── Page text ──

Close the Gap: Lung Cancer

1 in 10 lung cancers are clinically diagnosed.
Weak casefinding = missed cases.

Roughly 1 in 10 lung cancers in the US are not pathologically confirmed, representing thousands of clinically diagnosed cases not collected in the cancer registry (SEER, 2025).  These cases may be overlooked if limited ICD-10 code sets are used that do not account for all pathways associated with screening, diagnosis, treatment, and post-treatment surveillance of lung cancer (CDC USCS, 2025).

Procedures, such as low-dose CT (LDCT) screening, also carry a high probability for reportability. Cases warranting registrar review often contain ambiguous terminology such as spiculated or enlarging nodules, mass-like opacities, or suspicious adenopathy, each masking a potentially reportable case (Mazzone et al., 2021).

Finally, nearly half of all lung cancers in the US are diagnosed at stage IV when curative therapy is no longer an option (CDC USCS, 2025).  One large health system reported that 89% of all lung cancers were diagnosed with Stage IV disease and directly referred to hospice (Sullivan et al., 2017).

ICD-10 codes for case finding from the medical disease indices (MDI) include:
—Symptom-related: R91.8, R06.02, R05.x, R06.x, R07.x, R04.x, R09.x, R93, R94.2, R84.6
—Diagnosis, Recurrence, Metastasis: C34.x, C38.1, C38.x, C78.-C78.02, C79.31, C79.51, R56.9, R16.0
—LDCT Screening: CPT 71250, 71260, 71270, and 32408
—Post-Treatment or Surveillance: Z85.118, Z08, Z51.11, Z51.12, Z51.0, Z48.3

Arguably casefinding review of all associated patient visits is time- and labor intensive.  Implementation of an AI-powered software will substantially streamline casefinding and pre-abstracting workflows and ensure all clinical and pathologically confirmed cases are collected in near real-time.

───
── Supplied information ──

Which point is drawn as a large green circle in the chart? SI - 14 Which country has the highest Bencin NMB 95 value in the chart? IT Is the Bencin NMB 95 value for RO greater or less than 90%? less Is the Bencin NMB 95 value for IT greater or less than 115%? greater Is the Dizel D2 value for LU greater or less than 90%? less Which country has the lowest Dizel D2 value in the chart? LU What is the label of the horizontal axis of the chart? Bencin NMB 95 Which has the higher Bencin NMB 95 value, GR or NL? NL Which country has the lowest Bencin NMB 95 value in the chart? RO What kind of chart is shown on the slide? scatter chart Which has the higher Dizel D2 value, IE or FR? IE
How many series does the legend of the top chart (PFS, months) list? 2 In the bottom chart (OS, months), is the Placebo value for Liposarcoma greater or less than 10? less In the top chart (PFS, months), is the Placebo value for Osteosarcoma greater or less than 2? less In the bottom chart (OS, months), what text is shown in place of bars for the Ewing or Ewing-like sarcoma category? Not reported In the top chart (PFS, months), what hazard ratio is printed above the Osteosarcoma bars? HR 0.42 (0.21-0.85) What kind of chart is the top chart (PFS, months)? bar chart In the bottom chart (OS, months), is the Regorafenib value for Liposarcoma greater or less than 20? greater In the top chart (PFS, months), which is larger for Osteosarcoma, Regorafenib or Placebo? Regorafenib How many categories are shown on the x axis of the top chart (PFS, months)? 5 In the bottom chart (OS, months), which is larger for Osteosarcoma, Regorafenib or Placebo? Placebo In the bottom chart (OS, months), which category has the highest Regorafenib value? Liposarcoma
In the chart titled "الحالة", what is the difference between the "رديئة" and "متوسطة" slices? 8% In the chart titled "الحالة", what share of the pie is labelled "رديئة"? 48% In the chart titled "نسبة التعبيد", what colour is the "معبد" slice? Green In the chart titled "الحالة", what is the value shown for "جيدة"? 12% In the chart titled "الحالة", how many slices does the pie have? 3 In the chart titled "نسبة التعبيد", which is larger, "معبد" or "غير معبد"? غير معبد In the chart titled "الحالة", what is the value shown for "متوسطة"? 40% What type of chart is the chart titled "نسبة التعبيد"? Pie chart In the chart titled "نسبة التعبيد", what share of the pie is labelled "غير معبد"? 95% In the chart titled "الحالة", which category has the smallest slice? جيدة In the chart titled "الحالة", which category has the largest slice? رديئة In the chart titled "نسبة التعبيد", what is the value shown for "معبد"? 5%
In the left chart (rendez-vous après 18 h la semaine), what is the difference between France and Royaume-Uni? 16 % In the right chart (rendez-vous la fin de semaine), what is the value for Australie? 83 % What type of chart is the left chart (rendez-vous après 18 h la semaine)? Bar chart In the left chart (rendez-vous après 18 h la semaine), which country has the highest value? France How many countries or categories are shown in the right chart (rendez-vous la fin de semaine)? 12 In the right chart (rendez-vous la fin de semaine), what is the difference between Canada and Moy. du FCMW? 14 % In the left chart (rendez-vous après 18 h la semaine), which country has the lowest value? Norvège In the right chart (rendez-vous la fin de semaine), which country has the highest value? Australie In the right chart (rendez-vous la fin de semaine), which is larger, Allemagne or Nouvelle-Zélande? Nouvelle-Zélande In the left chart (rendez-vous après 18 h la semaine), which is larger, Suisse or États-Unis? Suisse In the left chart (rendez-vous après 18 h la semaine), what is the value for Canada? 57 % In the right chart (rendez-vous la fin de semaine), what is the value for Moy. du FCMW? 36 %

───

— Actions to take —
[1] Give again the part of the lung cancer casefinding text that opens with the words containing "1 in 10 lung cancers are" and closes with "et al., 2021).".
[2] Carry on the lung cancer casefinding text from its final sentence.

— Replies —
[1]
1 in 10 lung cancers are clinically diagnosed.
Weak casefinding = missed cases.

Roughly 1 in 10 lung cancers in the US are not pathologically confirmed, representing thousands of clinically diagnosed cases not collected in the cancer registry (SEER, 2025).  These cases may be overlooked if limited ICD-10 code sets are used that do not account for all pathways associated with screening, diagnosis, treatment, and post-treatment surveillance of lung cancer (CDC USCS, 2025).

Procedures, such as low-dose CT (LDCT) screening, also carry a high probability for reportability. Cases warranting registrar review often contain ambiguous terminology such as spiculated or enlarging nodules, mass-like opacities, or suspicious adenopathy, each masking a potentially reportable case (Mazzone et al., 2021).

[2]
Actionable Tip
Use of all the code sets for case finding is not enough. Routine quarterly or annual case-finding audits should also be conducted to ensure accuracy and completeness and to identify gaps.

—Review MDI ICD-10 code lists in- and outpatient lists include symptoms, procedural, disease and surveillance codes. Review and update the lists annually.
—Audit unfiltered MDI’s, comparing encounters with ICD-10 codes to the cancer registry accession register. Note the gaps and identify root causes.
—Prepare a final report with results and action plan. Share with administration and Cancer Committee.

Every symptom matters. Every case counts.